[TEXT EXTRACT]
The advice, "Just write", is frequently offered here, and I don't necessarily disagree with it. What isn't often explained is what comes next.

Where writing is concerned, it is easy for most to get started. This is a good thing in my opinion.

It is a better thing to not stop where you started. Remain humble and hungry for the skills that will make you better.

Michelangelo served several apprenticeships to master his crafts years before he was considered an artist, by himself or by others. Should any writer expect to do less?

If someone wants to give themselves a participation award title of "artist", they are completely free to do so. If their artistry isn't acknowledged, respected, or revered to the degree that they expect, I hope that they understand why.
 
The advice, "Just write", is frequently offered here, and I don't necessarily disagree with it. What isn't often explained is what comes next.

Where writing is concerned, it is easy for most to get started. This is a good thing in my opinion.

It is a better thing to not stop where you started. Remain humble and hungry for the skills that will make you better.

Michelangelo served several apprenticeships to master his crafts years before he was considered an artist, by himself or by others. Should any writer expect to do less?

[SET PROBLEM 1] The text on writing advice names three ways someone's artistry might fail to be regarded. List them.
[SET PROBLEM 2] According to the text on writing advice, what did Michelangelo do years before he was considered an artist?
[SET PROBLEM 3] Proceed with the text on writing advice, picking up after its final sentence.

Dataset items
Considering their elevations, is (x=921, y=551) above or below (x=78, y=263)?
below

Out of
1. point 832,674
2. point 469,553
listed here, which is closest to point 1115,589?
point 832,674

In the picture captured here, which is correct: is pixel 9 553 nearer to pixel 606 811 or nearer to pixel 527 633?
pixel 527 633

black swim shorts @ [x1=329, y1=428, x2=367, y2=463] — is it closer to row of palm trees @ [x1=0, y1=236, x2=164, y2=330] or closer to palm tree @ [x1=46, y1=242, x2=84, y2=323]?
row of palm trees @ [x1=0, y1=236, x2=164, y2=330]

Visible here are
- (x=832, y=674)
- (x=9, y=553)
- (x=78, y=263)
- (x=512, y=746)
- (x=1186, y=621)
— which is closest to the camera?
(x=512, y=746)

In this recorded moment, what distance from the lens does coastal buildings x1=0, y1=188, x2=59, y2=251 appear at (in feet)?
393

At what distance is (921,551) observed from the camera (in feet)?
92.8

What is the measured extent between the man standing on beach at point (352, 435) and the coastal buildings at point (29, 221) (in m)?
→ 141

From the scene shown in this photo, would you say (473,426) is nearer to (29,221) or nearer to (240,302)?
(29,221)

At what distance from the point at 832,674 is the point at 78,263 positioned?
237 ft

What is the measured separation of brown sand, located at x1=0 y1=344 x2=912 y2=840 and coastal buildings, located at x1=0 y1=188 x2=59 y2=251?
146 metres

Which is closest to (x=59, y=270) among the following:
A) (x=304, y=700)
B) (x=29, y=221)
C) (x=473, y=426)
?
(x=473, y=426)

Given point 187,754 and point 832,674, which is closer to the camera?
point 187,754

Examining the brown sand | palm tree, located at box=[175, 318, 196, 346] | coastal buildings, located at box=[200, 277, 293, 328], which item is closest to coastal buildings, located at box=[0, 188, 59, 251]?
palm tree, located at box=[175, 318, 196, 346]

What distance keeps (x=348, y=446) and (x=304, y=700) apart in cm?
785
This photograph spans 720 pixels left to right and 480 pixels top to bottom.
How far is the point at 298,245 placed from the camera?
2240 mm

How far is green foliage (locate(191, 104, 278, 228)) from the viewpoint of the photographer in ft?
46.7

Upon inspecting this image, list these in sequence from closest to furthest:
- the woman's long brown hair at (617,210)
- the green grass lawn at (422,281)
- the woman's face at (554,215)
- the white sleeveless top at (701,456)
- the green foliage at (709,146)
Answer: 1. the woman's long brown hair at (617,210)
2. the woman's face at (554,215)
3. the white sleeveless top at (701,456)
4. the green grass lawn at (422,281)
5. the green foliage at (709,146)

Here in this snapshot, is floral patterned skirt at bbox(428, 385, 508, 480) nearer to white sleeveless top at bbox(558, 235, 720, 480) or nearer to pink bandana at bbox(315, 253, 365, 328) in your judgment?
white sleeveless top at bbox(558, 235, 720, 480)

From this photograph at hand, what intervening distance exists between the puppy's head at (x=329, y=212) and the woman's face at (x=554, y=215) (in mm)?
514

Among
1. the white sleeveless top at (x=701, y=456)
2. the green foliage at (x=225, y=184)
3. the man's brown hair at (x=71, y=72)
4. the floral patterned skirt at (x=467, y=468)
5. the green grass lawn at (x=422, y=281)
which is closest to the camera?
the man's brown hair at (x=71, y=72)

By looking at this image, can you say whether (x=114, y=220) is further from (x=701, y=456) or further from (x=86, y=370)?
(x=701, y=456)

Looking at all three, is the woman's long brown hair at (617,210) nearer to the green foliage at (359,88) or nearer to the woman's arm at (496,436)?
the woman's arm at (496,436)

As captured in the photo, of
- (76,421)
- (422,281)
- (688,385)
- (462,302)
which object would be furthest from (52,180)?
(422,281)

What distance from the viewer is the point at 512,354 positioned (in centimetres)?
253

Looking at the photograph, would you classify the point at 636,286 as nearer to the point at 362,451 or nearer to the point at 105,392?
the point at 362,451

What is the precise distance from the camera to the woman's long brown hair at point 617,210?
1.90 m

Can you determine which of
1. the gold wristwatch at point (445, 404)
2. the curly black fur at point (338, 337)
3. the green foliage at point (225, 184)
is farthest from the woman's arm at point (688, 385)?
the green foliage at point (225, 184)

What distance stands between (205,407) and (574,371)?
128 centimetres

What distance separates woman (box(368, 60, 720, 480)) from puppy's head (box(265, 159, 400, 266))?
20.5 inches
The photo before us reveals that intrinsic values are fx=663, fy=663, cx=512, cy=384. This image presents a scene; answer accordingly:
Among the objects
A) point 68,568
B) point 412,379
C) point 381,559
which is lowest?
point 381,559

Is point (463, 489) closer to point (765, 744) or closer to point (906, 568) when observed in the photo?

[TASK OUTPUT 1] acknowledged, respected, revered

[TASK OUTPUT 2] He served several apprenticeships to master his crafts.

[TASK OUTPUT 3]
If someone wants to give themselves a participation award title of "artist", they are completely free to do so. If their artistry isn't acknowledged, respected, or revered to the degree that they expect, I hope that they understand why.

I don't disagree with this. My "bottom-up" philosophy is one of continuing to try to move up rather than staying at the bottom. But, in my view, you do that by continuing to master the craft.
 
For me the only difference between the three examples of work is the marketability of the final product. An author is widely marketable. A writer might be marketable at a smaller scale. An artist is usually marketable at a niche level, but sometimes they create a microburst of interest in their niche.

Well written things aren't always marketable. Marketable things aren't always well written. Both can be art.

I believe we're artists learning a craft as we go. Many here have advantages that others don't in the process, whether that advantage is a wild imagination that allows for creativity and novel explorations of concepts, a knack for telling a story in a compelling way, or the base of grammar and structure in language, the advantage exists and they all give a baseline of skills that start strong and skills that needs to improve.

The difficult part is figuring out how and what to improve without losing your own voice and drive in the process. To lose either can ultimately make your work blend into the background in a way that makes it dull while still being extremely well written at a technical level.

It's not just learning the skills, though. It's also learning how to best balance those skills to make them work for you. We can all come to vastly different conclusions about the right balance on things, and we can all be right because our conclusion is what works for us personally. Someone else might benefit from knowing what works for us as individuals and might be able to find their own best blend of skill from reading about the differences in our processes.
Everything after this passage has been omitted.